- **STATED PROBLEM**:
Copy every record below exactly.

- **RECORDS FOR THE TASK**:
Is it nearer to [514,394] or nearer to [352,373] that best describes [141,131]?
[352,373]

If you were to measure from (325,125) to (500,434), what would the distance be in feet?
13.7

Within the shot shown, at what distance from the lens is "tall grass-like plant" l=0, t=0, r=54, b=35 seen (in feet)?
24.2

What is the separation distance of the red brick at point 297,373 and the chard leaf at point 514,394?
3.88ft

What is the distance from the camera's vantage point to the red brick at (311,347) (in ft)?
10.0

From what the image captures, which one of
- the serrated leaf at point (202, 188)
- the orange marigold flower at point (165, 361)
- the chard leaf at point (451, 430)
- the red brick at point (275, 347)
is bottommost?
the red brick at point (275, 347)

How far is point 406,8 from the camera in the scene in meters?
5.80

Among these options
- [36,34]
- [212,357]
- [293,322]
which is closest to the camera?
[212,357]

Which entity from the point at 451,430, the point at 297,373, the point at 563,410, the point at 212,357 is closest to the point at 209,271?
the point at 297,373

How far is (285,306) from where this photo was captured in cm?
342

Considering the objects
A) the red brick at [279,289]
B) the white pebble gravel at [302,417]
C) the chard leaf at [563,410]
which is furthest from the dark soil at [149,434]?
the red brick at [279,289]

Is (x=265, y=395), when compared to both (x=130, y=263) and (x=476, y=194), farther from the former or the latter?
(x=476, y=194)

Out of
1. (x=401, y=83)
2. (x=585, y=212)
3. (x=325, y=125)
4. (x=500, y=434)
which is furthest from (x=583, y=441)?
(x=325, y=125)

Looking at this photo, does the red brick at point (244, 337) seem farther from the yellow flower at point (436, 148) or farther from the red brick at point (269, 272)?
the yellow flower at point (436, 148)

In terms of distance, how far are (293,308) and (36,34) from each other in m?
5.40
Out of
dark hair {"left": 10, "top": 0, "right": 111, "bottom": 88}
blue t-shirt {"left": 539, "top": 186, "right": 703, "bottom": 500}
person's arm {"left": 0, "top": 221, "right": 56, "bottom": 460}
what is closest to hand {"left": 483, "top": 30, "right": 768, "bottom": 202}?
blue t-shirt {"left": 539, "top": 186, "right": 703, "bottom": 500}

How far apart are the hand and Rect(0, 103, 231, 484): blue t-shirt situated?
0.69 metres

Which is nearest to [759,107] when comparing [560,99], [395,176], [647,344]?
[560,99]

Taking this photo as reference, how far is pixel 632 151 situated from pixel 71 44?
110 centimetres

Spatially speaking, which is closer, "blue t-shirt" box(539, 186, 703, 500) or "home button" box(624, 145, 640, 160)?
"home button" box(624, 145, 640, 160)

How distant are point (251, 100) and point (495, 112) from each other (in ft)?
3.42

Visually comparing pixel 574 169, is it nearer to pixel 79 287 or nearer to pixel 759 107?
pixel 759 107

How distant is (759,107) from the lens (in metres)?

- **SOLUTION**:
Is it nearer to [514,394] or nearer to [352,373] that best describes [141,131]?
[352,373]

If you were to measure from (325,125) to (500,434), what would the distance be in feet?
13.7

Within the shot shown, at what distance from the lens is "tall grass-like plant" l=0, t=0, r=54, b=35 seen (in feet)?
24.2

What is the separation distance of the red brick at point 297,373 and the chard leaf at point 514,394?
3.88ft

What is the distance from the camera's vantage point to the red brick at (311,347) (in ft)?
10.0

From what the image captures, which one of
- the serrated leaf at point (202, 188)
- the orange marigold flower at point (165, 361)
- the chard leaf at point (451, 430)
- the red brick at point (275, 347)
is bottommost?
the red brick at point (275, 347)

How far is point 406,8 from the camera in the scene in meters?
5.80

Among these options
- [36,34]
- [212,357]
- [293,322]
which is closest to the camera?
[212,357]

Which entity from the point at 451,430, the point at 297,373, the point at 563,410, the point at 212,357 is closest to the point at 209,271?
the point at 297,373

How far is (285,306) from where this photo was captured in cm?
342

Considering the objects
A) the red brick at [279,289]
B) the white pebble gravel at [302,417]
C) the chard leaf at [563,410]
which is furthest from the dark soil at [149,434]?
the red brick at [279,289]

Is (x=265, y=395), when compared to both (x=130, y=263) and (x=476, y=194), farther from the former or the latter?
(x=476, y=194)

Out of
1. (x=401, y=83)
2. (x=585, y=212)
3. (x=325, y=125)
4. (x=500, y=434)
which is furthest from (x=583, y=441)?
(x=325, y=125)

Looking at this photo, does the red brick at point (244, 337) seem farther from the yellow flower at point (436, 148) or farther from the red brick at point (269, 272)?
the yellow flower at point (436, 148)

In terms of distance, how far are (293,308) and (36,34) from each other in m?
5.40
Out of
dark hair {"left": 10, "top": 0, "right": 111, "bottom": 88}
blue t-shirt {"left": 539, "top": 186, "right": 703, "bottom": 500}
person's arm {"left": 0, "top": 221, "right": 56, "bottom": 460}
what is closest to hand {"left": 483, "top": 30, "right": 768, "bottom": 202}?
blue t-shirt {"left": 539, "top": 186, "right": 703, "bottom": 500}

How far apart are the hand and Rect(0, 103, 231, 484): blue t-shirt situated?
0.69 metres

Which is nearest to [759,107] when comparing [560,99], [395,176], [647,344]?
[560,99]

Taking this photo as reference, how far is pixel 632 151 situated from pixel 71 44?
110 centimetres

Spatially speaking, which is closer, "blue t-shirt" box(539, 186, 703, 500) or "home button" box(624, 145, 640, 160)?
"home button" box(624, 145, 640, 160)

How distant are point (251, 100) and point (495, 112) from each other (in ft)?
3.42

Visually comparing pixel 574 169, is it nearer to pixel 79 287 or nearer to pixel 759 107?
pixel 759 107

How distant is (759,107) from the lens (in metres)?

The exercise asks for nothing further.